** Start of PROVIDED DATA **
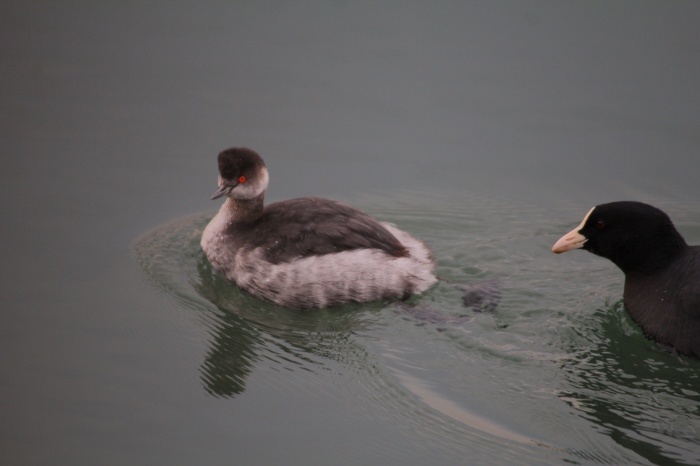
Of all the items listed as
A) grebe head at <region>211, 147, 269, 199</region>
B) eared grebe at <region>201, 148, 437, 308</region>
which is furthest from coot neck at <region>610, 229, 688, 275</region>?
grebe head at <region>211, 147, 269, 199</region>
** End of PROVIDED DATA **
- _YOUR INSTRUCTIONS_: Reproduce these lines with "coot neck" replaced by "duck neck", leaving everything else unchanged and omitting the pictures.

- _PROBLEM SOLUTION_:
Of all the items listed as
A) grebe head at <region>211, 147, 269, 199</region>
B) eared grebe at <region>201, 148, 437, 308</region>
which is furthest from duck neck at <region>610, 229, 688, 275</region>?
grebe head at <region>211, 147, 269, 199</region>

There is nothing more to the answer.